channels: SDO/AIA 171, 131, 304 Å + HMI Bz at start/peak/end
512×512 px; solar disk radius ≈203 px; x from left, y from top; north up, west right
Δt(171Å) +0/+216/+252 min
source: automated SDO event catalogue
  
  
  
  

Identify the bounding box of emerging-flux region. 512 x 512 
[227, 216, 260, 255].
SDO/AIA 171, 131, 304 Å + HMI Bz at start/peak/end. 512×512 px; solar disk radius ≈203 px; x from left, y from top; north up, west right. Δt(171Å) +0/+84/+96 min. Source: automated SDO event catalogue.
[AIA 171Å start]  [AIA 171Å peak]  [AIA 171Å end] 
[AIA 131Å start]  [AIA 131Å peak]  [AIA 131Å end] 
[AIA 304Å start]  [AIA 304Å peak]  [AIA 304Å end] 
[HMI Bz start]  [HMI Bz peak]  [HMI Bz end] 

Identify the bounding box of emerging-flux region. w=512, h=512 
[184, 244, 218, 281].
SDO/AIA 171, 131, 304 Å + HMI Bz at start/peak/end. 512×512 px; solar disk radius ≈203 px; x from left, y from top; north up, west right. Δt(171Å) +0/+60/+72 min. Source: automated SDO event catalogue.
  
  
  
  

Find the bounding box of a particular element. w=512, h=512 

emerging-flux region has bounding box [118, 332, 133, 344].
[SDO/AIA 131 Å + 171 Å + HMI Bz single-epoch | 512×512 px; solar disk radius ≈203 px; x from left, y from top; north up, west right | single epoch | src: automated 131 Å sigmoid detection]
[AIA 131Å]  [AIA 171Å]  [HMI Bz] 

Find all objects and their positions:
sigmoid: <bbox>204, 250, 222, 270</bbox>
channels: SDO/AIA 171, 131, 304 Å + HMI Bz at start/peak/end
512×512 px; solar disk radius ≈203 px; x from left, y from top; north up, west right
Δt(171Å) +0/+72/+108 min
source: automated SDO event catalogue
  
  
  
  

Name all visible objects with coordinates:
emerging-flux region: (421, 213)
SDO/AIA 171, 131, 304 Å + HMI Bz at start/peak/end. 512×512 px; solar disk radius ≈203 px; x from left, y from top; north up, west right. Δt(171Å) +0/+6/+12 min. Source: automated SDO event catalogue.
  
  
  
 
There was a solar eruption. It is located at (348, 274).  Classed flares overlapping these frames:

★ ★ ★ ★ ★ ★ ★

WORK TO COMPLETE |
Line by line, return the whole listing without a single difference.

RESPONSE TO THIS TASK |
channels: SDO/AIA 171, 131, 304 Å + HMI Bz at start/peak/end
512×512 px; solar disk radius ≈203 px; x from left, y from top; north up, west right
Δt(171Å) +0/+216/+252 min
source: automated SDO event catalogue
  
  
  
  

Identify the bounding box of emerging-flux region. 512 x 512 
[227, 216, 260, 255].
SDO/AIA 171, 131, 304 Å + HMI Bz at start/peak/end. 512×512 px; solar disk radius ≈203 px; x from left, y from top; north up, west right. Δt(171Å) +0/+84/+96 min. Source: automated SDO event catalogue.
[AIA 171Å start]  [AIA 171Å peak]  [AIA 171Å end] 
[AIA 131Å start]  [AIA 131Å peak]  [AIA 131Å end] 
[AIA 304Å start]  [AIA 304Å peak]  [AIA 304Å end] 
[HMI Bz start]  [HMI Bz peak]  [HMI Bz end] 

Identify the bounding box of emerging-flux region. w=512, h=512 
[184, 244, 218, 281].
SDO/AIA 171, 131, 304 Å + HMI Bz at start/peak/end. 512×512 px; solar disk radius ≈203 px; x from left, y from top; north up, west right. Δt(171Å) +0/+60/+72 min. Source: automated SDO event catalogue.
  
  
  
  

Find the bounding box of a particular element. w=512, h=512 

emerging-flux region has bounding box [118, 332, 133, 344].
[SDO/AIA 131 Å + 171 Å + HMI Bz single-epoch | 512×512 px; solar disk radius ≈203 px; x from left, y from top; north up, west right | single epoch | src: automated 131 Å sigmoid detection]
[AIA 131Å]  [AIA 171Å]  [HMI Bz] 

Find all objects and their positions:
sigmoid: <bbox>204, 250, 222, 270</bbox>
channels: SDO/AIA 171, 131, 304 Å + HMI Bz at start/peak/end
512×512 px; solar disk radius ≈203 px; x from left, y from top; north up, west right
Δt(171Å) +0/+72/+108 min
source: automated SDO event catalogue
  
  
  
  

Name all visible objects with coordinates:
emerging-flux region: (421, 213)
SDO/AIA 171, 131, 304 Å + HMI Bz at start/peak/end. 512×512 px; solar disk radius ≈203 px; x from left, y from top; north up, west right. Δt(171Å) +0/+6/+12 min. Source: automated SDO event catalogue.
  
  
  
 
There was a solar eruption. It is located at (348, 274).  Classed flares overlapping these frames:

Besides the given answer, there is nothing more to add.